Born in South Africa, Venter has found no shortage of horrific battles on his own continent, from Rhodesia to Biafra, and Angola to Somalia. He has ridden with the legendary mercenary group Executive Outcomes, jumped into combat with South Africa's crack Parachute Battalion - the Parabats - at Cuamoto during the Angolan War, where he and several others became casualties, and traipsed the jungles with both guerrillas and national troops under whichever strongman in the country then held power.
During Sierra Leone's civil war he flew in the government's lone Mi-24 Hind gunship as it blasted apart rebel villages and convoys, his main complaint being that the Soviet-made craft leaked when it rained. In the Middle East he went into southern Lebanon with the invading Israeli army, and spent weeks at a time in war-torn Beirut.
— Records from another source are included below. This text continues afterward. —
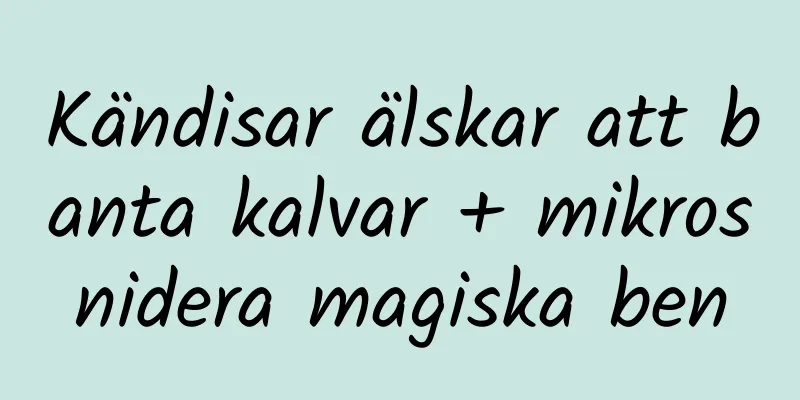 Kändisar älskar att banta kalvar + mikrosnidera magiska ben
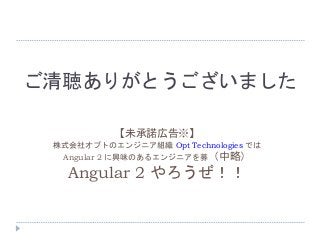 【未承諾広告※】
株式会社オプトのエンジニア組織 Opt Technologies では
Angular 2 に興味のあるエンジニアを募（中略）
Angular 2 やろうぜ！！
ご清聴ありがとうございました
 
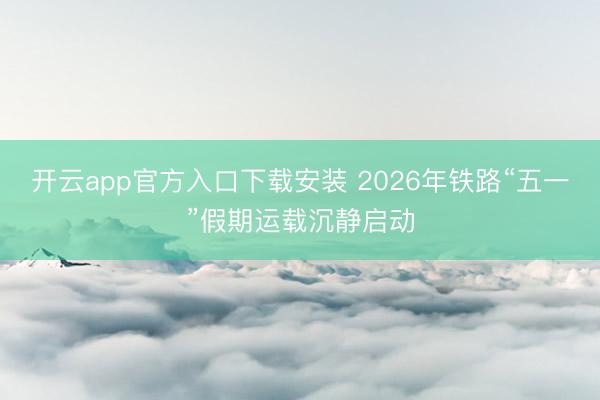 开云app官方入口下载安装 2026年铁路“五一”假期运载沉静启动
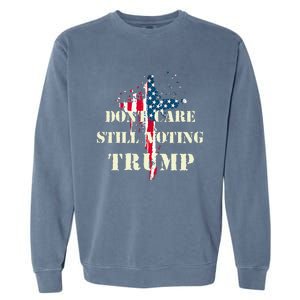 DonT Care Still Voting Trump Patriotic American Flag Garment-Dyed Sweatshirt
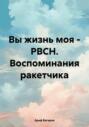 Вы жизнь моя – РВСН. Воспоминания ракетчика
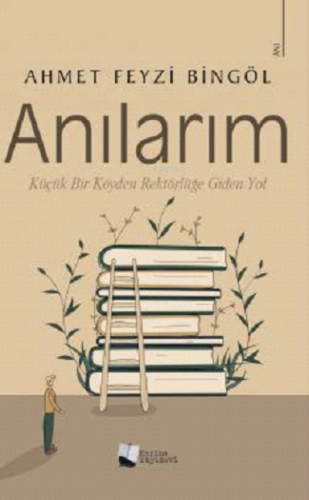 Anılarım | Ahmet Feyzi Bingöl | Karina Kitap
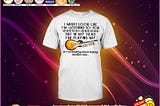 HOT I might look like i’m listening to you shirt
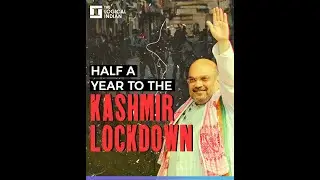 Half A Year To The Kashmir Lockdown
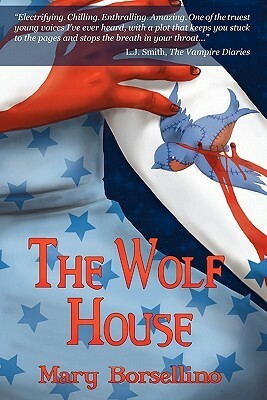 The Wolf House by Mary Borsellino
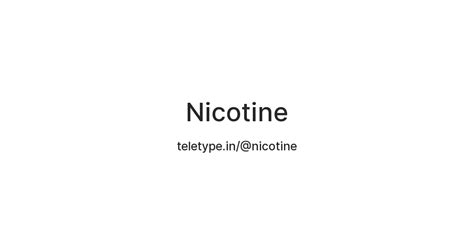 Nicotine — Teletype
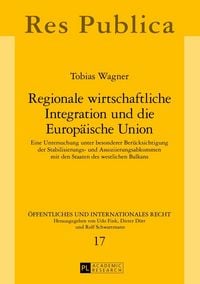 Produktbild: Regionale wirtschaftliche Integration und die Europ&auml;ische Union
Through all this, Venter never lost his lust for action, even though he sometimes had to put down his camera or notebook to pick up an AK-47.
In his journeys, Venter associated with an array of similarly daring soldiers and journalists, from "Mad Mike" Hoare to Frederick Forsyth, as well as elite soldiers from around the world, many of whom, he sadly relates, never emerged from the war zones they entered. The creator of many documentaries and books, on such diverse subjects as warfare, shark diving and nuclear proliferation, Al Venter has here offered the reader his own personal combat experiences in all their multifaceted fascination.